A block of data:

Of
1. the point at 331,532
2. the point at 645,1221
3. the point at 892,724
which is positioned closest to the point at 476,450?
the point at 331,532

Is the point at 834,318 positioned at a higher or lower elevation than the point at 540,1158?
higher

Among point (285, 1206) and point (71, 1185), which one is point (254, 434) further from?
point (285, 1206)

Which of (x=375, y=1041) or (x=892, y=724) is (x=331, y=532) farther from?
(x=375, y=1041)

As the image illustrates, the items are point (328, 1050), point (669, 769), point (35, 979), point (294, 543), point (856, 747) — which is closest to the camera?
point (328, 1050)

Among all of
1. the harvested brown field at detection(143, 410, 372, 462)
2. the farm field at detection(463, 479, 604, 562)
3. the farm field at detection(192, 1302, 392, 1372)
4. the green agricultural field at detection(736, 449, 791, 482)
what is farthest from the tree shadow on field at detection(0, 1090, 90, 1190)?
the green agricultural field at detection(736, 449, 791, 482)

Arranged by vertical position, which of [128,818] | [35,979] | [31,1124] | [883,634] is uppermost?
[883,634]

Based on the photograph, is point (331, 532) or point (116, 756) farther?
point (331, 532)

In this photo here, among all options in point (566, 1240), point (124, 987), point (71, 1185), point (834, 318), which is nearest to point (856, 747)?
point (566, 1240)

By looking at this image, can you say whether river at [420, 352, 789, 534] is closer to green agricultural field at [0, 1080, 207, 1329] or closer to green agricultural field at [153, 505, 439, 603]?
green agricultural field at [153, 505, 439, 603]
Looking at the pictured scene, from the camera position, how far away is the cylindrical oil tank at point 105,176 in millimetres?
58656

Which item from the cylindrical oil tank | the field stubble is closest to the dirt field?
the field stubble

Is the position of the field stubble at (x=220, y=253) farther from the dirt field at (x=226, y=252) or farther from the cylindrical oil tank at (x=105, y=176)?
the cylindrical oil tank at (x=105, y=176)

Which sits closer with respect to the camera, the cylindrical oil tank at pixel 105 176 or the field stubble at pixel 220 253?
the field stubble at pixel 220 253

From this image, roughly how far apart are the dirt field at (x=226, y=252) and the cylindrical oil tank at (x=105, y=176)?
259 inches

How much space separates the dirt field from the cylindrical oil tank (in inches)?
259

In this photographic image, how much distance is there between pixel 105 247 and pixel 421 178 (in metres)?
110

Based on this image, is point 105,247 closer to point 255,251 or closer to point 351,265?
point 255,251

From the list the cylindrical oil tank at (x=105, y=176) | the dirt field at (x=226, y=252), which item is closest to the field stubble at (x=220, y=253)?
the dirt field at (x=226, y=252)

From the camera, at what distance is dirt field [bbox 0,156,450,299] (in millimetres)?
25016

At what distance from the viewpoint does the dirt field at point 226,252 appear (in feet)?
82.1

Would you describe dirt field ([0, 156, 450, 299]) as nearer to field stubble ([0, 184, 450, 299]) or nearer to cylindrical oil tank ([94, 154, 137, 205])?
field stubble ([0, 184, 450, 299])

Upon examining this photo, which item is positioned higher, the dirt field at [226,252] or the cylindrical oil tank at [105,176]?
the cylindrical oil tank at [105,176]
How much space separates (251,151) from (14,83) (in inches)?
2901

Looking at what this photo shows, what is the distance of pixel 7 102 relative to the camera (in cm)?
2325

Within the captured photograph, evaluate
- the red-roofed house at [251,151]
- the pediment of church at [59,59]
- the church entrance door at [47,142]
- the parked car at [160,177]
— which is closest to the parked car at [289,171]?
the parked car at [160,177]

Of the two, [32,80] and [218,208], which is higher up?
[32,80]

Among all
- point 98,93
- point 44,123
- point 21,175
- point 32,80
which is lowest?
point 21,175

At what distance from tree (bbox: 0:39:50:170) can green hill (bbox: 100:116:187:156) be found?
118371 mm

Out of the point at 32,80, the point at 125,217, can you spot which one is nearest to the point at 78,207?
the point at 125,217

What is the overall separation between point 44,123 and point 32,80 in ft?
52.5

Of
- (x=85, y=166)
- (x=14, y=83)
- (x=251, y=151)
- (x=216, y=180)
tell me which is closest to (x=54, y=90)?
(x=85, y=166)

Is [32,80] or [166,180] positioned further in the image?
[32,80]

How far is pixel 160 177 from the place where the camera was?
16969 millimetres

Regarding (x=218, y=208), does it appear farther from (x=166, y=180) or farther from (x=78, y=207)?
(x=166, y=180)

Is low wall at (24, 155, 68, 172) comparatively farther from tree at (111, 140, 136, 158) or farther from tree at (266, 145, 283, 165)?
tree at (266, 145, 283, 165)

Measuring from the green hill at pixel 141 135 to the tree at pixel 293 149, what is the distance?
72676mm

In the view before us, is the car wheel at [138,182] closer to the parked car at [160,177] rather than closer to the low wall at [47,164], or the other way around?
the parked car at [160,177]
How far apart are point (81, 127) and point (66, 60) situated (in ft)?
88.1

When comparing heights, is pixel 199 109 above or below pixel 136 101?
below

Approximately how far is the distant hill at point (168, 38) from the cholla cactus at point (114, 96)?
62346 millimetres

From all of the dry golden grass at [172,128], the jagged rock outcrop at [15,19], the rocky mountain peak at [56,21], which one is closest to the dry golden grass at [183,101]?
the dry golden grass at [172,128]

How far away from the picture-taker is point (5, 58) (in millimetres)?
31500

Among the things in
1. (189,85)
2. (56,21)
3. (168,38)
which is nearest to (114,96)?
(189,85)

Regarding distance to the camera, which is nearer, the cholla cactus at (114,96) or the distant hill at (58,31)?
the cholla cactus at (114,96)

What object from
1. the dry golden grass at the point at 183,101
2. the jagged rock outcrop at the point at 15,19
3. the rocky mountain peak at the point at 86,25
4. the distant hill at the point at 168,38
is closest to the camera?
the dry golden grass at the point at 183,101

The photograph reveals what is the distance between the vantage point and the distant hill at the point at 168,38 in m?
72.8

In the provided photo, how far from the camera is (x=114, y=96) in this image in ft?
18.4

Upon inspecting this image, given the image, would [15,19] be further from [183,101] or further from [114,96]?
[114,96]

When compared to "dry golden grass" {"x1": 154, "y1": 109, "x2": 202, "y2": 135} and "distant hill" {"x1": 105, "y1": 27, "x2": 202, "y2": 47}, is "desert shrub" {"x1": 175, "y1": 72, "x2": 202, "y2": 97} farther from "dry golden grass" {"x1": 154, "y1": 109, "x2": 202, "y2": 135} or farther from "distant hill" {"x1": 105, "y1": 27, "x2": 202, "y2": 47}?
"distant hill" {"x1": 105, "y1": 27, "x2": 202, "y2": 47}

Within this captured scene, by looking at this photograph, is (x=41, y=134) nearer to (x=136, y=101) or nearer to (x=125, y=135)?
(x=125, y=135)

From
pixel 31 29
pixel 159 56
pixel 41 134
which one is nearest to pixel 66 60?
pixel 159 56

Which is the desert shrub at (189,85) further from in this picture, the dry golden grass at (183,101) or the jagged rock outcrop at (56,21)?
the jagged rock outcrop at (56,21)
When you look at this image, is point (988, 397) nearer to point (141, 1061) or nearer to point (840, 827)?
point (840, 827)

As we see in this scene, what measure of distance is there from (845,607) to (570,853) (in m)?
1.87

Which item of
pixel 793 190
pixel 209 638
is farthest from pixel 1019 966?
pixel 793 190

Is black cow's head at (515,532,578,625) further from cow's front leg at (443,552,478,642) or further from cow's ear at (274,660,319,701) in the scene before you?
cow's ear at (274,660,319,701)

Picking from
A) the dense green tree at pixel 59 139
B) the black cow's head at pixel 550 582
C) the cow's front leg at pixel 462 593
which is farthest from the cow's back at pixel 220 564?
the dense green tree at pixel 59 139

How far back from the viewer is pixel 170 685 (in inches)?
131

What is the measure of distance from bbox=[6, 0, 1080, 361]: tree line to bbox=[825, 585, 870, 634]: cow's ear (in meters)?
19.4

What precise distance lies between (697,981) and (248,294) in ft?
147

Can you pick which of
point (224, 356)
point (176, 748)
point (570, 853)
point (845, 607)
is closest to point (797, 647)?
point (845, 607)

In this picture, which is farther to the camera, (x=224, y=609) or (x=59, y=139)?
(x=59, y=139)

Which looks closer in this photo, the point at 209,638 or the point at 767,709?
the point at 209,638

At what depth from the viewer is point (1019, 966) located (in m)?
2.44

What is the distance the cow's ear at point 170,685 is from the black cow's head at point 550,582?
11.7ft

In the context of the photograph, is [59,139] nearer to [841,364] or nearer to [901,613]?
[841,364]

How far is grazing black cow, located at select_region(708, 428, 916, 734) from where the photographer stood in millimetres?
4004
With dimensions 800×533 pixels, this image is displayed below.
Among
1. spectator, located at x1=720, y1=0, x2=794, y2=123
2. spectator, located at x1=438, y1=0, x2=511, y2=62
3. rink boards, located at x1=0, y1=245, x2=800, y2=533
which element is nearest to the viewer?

## Challenge
Move the stretch of the records from the line that contains "How far is grazing" through the end of the records into your reply, requests included, and add 28 to every distance figure given in the answers.

## The response
How far is grazing black cow, located at select_region(708, 428, 916, 734) from where the photographer stood in millimetres?
4032
With dimensions 800×533 pixels, this image is displayed below.
Among
1. spectator, located at x1=720, y1=0, x2=794, y2=123
2. spectator, located at x1=438, y1=0, x2=511, y2=62
3. rink boards, located at x1=0, y1=245, x2=800, y2=533
which element is nearest to the viewer?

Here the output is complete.